# [WHAT THIS TASK INVOLVES]
Reproduce all of the records exactly.

(Stored items)

*** Block opens ***

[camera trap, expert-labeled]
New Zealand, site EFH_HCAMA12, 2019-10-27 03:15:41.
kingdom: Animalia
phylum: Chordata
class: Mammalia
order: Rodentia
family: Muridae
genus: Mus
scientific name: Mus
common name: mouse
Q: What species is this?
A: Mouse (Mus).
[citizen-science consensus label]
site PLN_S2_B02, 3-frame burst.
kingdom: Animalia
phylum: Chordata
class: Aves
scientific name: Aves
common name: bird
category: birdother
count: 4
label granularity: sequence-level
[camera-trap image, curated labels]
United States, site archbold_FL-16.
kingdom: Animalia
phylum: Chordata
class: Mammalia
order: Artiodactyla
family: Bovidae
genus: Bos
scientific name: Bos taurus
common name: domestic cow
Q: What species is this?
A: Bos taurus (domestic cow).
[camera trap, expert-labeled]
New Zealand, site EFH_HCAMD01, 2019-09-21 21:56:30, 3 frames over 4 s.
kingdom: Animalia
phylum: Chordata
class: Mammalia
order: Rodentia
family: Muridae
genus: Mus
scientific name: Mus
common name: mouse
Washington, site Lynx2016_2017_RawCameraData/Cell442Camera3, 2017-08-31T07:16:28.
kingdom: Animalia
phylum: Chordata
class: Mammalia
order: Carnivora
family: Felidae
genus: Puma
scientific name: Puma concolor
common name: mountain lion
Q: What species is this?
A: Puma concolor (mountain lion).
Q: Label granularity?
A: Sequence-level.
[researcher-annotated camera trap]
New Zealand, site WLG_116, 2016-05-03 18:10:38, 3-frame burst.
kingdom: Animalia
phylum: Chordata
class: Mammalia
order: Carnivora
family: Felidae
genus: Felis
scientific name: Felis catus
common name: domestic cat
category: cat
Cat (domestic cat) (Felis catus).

*** Block closes ***

# [PROBLEM SOLUTION]
[camera trap, expert-labeled]
New Zealand, site EFH_HCAMA12, 2019-10-27 03:15:41.
kingdom: Animalia
phylum: Chordata
class: Mammalia
order: Rodentia
family: Muridae
genus: Mus
scientific name: Mus
common name: mouse
Q: What species is this?
A: Mouse (Mus).
[citizen-science consensus label]
site PLN_S2_B02, 3-frame burst.
kingdom: Animalia
phylum: Chordata
class: Aves
scientific name: Aves
common name: bird
category: birdother
count: 4
label granularity: sequence-level
[camera-trap image, curated labels]
United States, site archbold_FL-16.
kingdom: Animalia
phylum: Chordata
class: Mammalia
order: Artiodactyla
family: Bovidae
genus: Bos
scientific name: Bos taurus
common name: domestic cow
Q: What species is this?
A: Bos taurus (domestic cow).
[camera trap, expert-labeled]
New Zealand, site EFH_HCAMD01, 2019-09-21 21:56:30, 3 frames over 4 s.
kingdom: Animalia
phylum: Chordata
class: Mammalia
order: Rodentia
family: Muridae
genus: Mus
scientific name: Mus
common name: mouse
Washington, site Lynx2016_2017_RawCameraData/Cell442Camera3, 2017-08-31T07:16:28.
kingdom: Animalia
phylum: Chordata
class: Mammalia
order: Carnivora
family: Felidae
genus: Puma
scientific name: Puma concolor
common name: mountain lion
Q: What species is this?
A: Puma concolor (mountain lion).
Q: Label granularity?
A: Sequence-level.
[researcher-annotated camera trap]
New Zealand, site WLG_116, 2016-05-03 18:10:38, 3-frame burst.
kingdom: Animalia
phylum: Chordata
class: Mammalia
order: Carnivora
family: Felidae
genus: Felis
scientific name: Felis catus
common name: domestic cat
category: cat
Cat (domestic cat) (Felis catus).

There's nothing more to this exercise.